At Bristol Myers Squibb, treasury has risen to the challenge thanks in part to the expertise of a financial risk management (FRM) team. It’s a small group that focuses on foreign exchange and interest rate hedging, commodities exposure, counterparty risk and the company’s short-term cash portfolio.

  • In the newest episode of the Strategic Finance Lab podcast live now on Apple and Spotify, BMS’ Bill Brewer, a member of the FRM team, shares insights with NeuGroup’s Justin Jones on the risk mindset he developed in previous roles within audit, and how that informs his current approach.
  • Earlier in his career, Mr. Brewer was a certified public accountant who spent time at Deloitte, and joined BMS initially in internal audit. In the podcast, he says his experience in IA gave him a unique view of the company’s different functional areas, helping him to bridge the gap of working with business units outside of treasury.

Bill Brewer
Financial Risk Management
Bristol Myers Squibb

Intuitive edge. In the podcast, Mr. Brewer emphasizes the need for treasury teams to always innovate, as well as ensuring risk controls don’t create operational risks.
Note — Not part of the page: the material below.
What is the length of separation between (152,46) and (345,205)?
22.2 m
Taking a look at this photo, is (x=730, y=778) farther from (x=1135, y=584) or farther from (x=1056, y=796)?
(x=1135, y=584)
He also shares about the risk-mitigating effect of what he calls “intuitive processes.”

  • “When you’re able to seamlessly hand off a process to somebody else who doesn’t do it often, that’s a hallmark of something that’s standardized and intuitive,” he says.
  • In addition to building resilience, an intuitive process also facilitates smoother automation initiatives, he adds. “Anything that kind of frees up the team’s time to focus on more strategic opportunities is a welcome idea.”